::: 本文抜粋

もちろん可能です。そして、これは第一原理の最も魅力的な応用例の一つと言えるでしょう。
例を挙げてみましょう。車が発明される前、全ての人が「どうすれば移動をより速くできるか」という問題を解決しようとしていたと想像してみてください。
当時の市場は、まさに「レッドオーシャン」でした。皆が、誰の馬がより頑丈か、誰の馬車がより軽く、より速く走れるかを競い合っていました。もしあなたもそこに加わり、より速い馬を育てようとするなら、あなたは「レッドオーシャン」の中で皆と争うことになるでしょう。
いわゆる「レッドオーシャンの幻想」とは、皆が馬を育てているのを見て、このビジネスの本質が「馬を育てる競争」だと誤解することです。あなたはこの表面的なものに騙され、唯一の道は、他の誰よりも良い馬を育てることだと考えてしまうのです。あなたの全ての努力は、馬車と馬の改良に費やされることになります。
この時、「第一原理」で考える人が現れます。彼は「どうすればもっと速い馬を手に入れられるか」とは考えません。彼は最も根本的な問いを投げかけます。「『移動』の本質とは何か?」と。
答えは、「人や物を、より少ないエネルギー消費で、より速くA地点からB地点へ移動させること」です。

::::::

> 問題 1
データ行のうち、「When looking at」を含む行からデータ行の最終行までを、「wet rock」を「damp rock」に書き換えて示しなさい。それ以外の部分は一切変えないこと。
本文とデータ行は、互いに無関係である。

::: データ行一覧

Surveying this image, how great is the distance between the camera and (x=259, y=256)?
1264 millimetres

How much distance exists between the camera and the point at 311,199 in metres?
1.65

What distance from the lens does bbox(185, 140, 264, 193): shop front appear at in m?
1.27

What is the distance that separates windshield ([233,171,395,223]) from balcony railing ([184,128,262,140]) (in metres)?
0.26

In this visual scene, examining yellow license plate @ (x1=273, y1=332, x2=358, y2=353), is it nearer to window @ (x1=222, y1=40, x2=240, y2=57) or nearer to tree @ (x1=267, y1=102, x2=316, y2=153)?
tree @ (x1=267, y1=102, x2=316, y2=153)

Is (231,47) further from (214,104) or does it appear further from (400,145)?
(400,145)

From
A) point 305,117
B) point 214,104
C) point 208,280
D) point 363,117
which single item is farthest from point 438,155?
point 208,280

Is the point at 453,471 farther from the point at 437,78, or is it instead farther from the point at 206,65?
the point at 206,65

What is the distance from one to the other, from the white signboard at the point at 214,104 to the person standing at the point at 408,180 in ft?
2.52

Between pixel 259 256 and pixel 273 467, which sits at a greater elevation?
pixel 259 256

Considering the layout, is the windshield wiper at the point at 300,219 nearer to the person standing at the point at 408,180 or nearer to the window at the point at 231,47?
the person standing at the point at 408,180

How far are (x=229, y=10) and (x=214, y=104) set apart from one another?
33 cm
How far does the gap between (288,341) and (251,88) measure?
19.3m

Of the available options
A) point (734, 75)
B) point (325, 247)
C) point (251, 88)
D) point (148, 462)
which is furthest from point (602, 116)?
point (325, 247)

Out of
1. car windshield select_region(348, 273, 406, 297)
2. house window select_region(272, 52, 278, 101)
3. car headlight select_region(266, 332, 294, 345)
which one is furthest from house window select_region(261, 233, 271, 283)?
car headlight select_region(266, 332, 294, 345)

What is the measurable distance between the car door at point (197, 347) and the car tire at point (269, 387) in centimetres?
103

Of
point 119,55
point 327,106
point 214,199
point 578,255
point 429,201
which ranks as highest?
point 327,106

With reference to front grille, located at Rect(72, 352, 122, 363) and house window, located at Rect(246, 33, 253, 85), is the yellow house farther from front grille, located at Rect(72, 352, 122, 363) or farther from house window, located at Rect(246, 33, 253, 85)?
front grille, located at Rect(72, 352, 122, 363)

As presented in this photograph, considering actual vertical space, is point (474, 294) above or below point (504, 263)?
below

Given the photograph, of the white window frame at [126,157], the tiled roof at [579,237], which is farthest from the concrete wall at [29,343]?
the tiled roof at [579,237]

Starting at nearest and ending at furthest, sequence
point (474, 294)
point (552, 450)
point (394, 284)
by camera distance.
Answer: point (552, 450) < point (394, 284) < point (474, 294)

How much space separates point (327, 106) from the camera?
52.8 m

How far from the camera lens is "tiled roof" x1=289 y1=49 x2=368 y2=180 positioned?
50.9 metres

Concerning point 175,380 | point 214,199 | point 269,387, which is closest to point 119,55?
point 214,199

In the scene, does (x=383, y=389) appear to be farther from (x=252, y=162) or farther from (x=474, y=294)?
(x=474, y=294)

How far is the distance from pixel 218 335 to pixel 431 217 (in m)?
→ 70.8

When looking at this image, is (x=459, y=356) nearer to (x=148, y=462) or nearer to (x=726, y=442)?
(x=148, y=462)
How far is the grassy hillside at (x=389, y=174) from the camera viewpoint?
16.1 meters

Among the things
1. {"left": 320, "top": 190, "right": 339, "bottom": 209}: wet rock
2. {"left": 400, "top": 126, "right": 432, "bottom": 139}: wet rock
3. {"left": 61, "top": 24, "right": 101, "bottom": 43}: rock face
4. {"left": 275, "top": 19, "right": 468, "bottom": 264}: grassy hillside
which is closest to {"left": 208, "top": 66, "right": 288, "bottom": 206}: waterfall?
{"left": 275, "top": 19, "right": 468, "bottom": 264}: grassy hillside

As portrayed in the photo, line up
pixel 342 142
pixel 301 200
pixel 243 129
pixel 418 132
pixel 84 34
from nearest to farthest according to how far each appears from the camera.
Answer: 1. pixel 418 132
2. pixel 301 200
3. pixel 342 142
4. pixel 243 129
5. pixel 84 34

::::::

> 問題 2
第一原理についての本文を、一字一句違えずにそのまま書き写しなさい。

> 解答 1
When looking at this image, is (x=459, y=356) nearer to (x=148, y=462) or nearer to (x=726, y=442)?
(x=148, y=462)
How far is the grassy hillside at (x=389, y=174) from the camera viewpoint?
16.1 meters

Among the things
1. {"left": 320, "top": 190, "right": 339, "bottom": 209}: damp rock
2. {"left": 400, "top": 126, "right": 432, "bottom": 139}: damp rock
3. {"left": 61, "top": 24, "right": 101, "bottom": 43}: rock face
4. {"left": 275, "top": 19, "right": 468, "bottom": 264}: grassy hillside
which is closest to {"left": 208, "top": 66, "right": 288, "bottom": 206}: waterfall?
{"left": 275, "top": 19, "right": 468, "bottom": 264}: grassy hillside

As portrayed in the photo, line up
pixel 342 142
pixel 301 200
pixel 243 129
pixel 418 132
pixel 84 34
from nearest to farthest according to how far each appears from the camera.
Answer: 1. pixel 418 132
2. pixel 301 200
3. pixel 342 142
4. pixel 243 129
5. pixel 84 34

> 解答 2
もちろん可能です。そして、これは第一原理の最も魅力的な応用例の一つと言えるでしょう。
例を挙げてみましょう。車が発明される前、全ての人が「どうすれば移動をより速くできるか」という問題を解決しようとしていたと想像してみてください。
当時の市場は、まさに「レッドオーシャン」でした。皆が、誰の馬がより頑丈か、誰の馬車がより軽く、より速く走れるかを競い合っていました。もしあなたもそこに加わり、より速い馬を育てようとするなら、あなたは「レッドオーシャン」の中で皆と争うことになるでしょう。
いわゆる「レッドオーシャンの幻想」とは、皆が馬を育てているのを見て、このビジネスの本質が「馬を育てる競争」だと誤解することです。あなたはこの表面的なものに騙され、唯一の道は、他の誰よりも良い馬を育てることだと考えてしまうのです。あなたの全ての努力は、馬車と馬の改良に費やされることになります。
この時、「第一原理」で考える人が現れます。彼は「どうすればもっと速い馬を手に入れられるか」とは考えません。彼は最も根本的な問いを投げかけます。「『移動』の本質とは何か?」と。
答えは、「人や物を、より少ないエネルギー消費で、より速くA地点からB地点へ移動させること」です。